Tutti tranne il signore che zoppicava appeso al suo bastone tra i tavoli della mensa. Mi è passato vicino e mi ha guardato negli occhi. Faccia di rughe, troppe per i suoi 70 anni, mani rovinate da anni di lavoro. Non ha detto una parola, ma ci siamo capiti lo stesso. Chiedeva la mia bottiglia d’acqua vuota, la plastica da rivendere allo stato per poter permettersi una vita quanto mai lontana da quella preconfezionata a casa Ikea.

I giorni del mio abbandono

Gli ultimi tre giorni sono stati giorni di parole amiche, che si fanno ascoltare e che ascoltano. Valore raro in questa città di mercenari. Giorni di passeggiate, leggerezza e serenità.

C’era quel pensiero, tuttavia, che giustamente mi turbava. C’era quel viso prigioniero di un sorriso vecchio di 17 anni, rivolto a una vita matrigna che un giorno a deciso di non permetterglielo più. Ma soprattutto c’era la speranza di leggere del rispetto di un silenzio a lungo richiesto e troppo a lungo disturbato, violentato nella maniera più atroce possibile.

Sono stati giorni all’aperto, senza computer se non a brevissimi singhiozzi sufficienti solo a scorrere velocemente i titoli dei giornali per un aggiornamento.

Telefonata della mia amica appena atterrata a Pechino; “Eluana può fare figli”; cena con l’amica; Vaticano: il governo ci ha ascoltato; tisana; “farò il decreto”; notte di sonno profondo; Napolitano: “io devo difendere la costituzione”; passeggiata a Qianmen e nella zona delle legazioni straniere, al cinema a vedere Australia; attacco allo stato, firma di solidarietà al presidente della Repubblica; seconda notte di sonno; “la Costituzione filosovietica”…

A Pechino vivo senza contesto, sradicata di qua e sradicata di là. Una delle cose che mi mancano di più vivendo qui è “essere dentro”, respirare quello che succede nel mio paese.

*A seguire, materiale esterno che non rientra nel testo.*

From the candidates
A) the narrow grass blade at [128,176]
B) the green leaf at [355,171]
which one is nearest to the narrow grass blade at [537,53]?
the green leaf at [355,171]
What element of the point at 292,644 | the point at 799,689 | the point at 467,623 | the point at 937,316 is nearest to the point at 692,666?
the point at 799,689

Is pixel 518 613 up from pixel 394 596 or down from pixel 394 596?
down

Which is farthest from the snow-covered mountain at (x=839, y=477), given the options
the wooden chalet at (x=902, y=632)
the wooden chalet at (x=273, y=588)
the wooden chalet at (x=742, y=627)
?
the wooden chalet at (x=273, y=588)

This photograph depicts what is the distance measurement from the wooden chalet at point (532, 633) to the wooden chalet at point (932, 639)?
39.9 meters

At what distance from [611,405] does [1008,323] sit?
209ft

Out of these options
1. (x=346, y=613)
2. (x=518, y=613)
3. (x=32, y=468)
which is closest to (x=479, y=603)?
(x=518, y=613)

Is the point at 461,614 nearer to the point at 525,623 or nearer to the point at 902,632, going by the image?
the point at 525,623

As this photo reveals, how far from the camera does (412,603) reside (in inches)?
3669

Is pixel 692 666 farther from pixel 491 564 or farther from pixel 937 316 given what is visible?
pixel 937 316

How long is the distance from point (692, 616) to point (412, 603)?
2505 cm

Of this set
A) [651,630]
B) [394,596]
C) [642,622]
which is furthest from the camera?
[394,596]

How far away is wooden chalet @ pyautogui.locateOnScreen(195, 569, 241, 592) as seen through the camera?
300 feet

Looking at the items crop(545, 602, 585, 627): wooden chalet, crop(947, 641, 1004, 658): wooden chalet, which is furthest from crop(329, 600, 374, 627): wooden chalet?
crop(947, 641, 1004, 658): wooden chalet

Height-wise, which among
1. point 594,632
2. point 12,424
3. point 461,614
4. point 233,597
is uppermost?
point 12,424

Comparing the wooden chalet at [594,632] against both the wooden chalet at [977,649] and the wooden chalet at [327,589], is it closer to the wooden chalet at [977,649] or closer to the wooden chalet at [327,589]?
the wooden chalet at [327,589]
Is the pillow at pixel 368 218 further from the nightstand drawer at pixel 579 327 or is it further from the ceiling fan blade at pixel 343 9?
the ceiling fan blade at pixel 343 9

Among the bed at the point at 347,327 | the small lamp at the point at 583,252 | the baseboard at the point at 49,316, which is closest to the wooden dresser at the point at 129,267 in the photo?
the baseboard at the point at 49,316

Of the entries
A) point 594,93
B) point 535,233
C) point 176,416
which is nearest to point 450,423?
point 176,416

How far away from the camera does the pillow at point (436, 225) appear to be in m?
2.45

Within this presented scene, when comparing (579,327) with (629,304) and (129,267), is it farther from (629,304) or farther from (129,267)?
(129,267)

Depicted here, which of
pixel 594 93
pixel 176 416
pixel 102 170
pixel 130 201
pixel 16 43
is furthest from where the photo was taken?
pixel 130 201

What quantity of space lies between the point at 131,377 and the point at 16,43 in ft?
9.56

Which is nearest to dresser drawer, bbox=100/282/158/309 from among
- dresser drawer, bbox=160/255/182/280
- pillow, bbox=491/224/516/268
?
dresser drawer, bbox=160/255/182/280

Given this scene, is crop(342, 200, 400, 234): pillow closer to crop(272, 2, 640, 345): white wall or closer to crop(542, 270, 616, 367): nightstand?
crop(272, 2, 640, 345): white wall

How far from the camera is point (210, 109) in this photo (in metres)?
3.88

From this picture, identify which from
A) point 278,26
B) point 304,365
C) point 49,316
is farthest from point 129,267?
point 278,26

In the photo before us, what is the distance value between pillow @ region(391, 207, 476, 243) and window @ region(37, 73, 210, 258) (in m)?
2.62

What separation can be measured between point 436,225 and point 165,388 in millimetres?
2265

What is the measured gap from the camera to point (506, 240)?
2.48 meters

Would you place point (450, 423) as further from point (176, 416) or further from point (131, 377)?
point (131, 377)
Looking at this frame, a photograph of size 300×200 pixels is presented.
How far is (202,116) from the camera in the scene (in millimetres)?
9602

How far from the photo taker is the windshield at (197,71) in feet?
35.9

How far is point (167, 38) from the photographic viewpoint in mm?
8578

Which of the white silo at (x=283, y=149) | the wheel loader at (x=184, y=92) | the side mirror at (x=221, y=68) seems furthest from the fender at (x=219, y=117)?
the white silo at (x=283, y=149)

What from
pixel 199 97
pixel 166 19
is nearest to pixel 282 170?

Oggi, però, ringrazio di non essere in Italia in questi giorni odiosi in cui la bassezza umana e i giochi di potere non riescono ad accorgersi di quella linea macroscopica che segna il limite dopo il quale bisogna assolutamente fermarsi. La riserva è stata consumata da un pezzo, gli ultimi due o tre litri di serbatoio bisognava lasciarli pieni.

Mi vergogno di quello che sta succedendo, di quello che si sta dicendo e di come lo si sta dicendo. Non è ammissibile in un paese civile. C’ho sperato fino alla fine che esistesse ancora un senso della decenza e del pudore. Oggi, mi arrendo.

Distanza di insicurezza

È tutto finito. Si torna alla normalità. Pechino si sta riposando dopo la grande fatica. Sembra stare dentro una domenica di quelle in cui si è reduci di una festa andata particolarmente "bene". Immagino le basterà poco tempo per recuperare.

Io, dopo le Olimpiadi ma in modo particolare le Paralimpiadi (grande successo lavorativo, ma soprattutto emozionante esperienza di vita che porterò nel cuore per sempre), mi sento come Scarlett Johansson in una scena di "Lost in Translation".

Sospesa e perduta davanti a un vetro attraverso cui riesco a guardare, ma che mi tiene a distanza.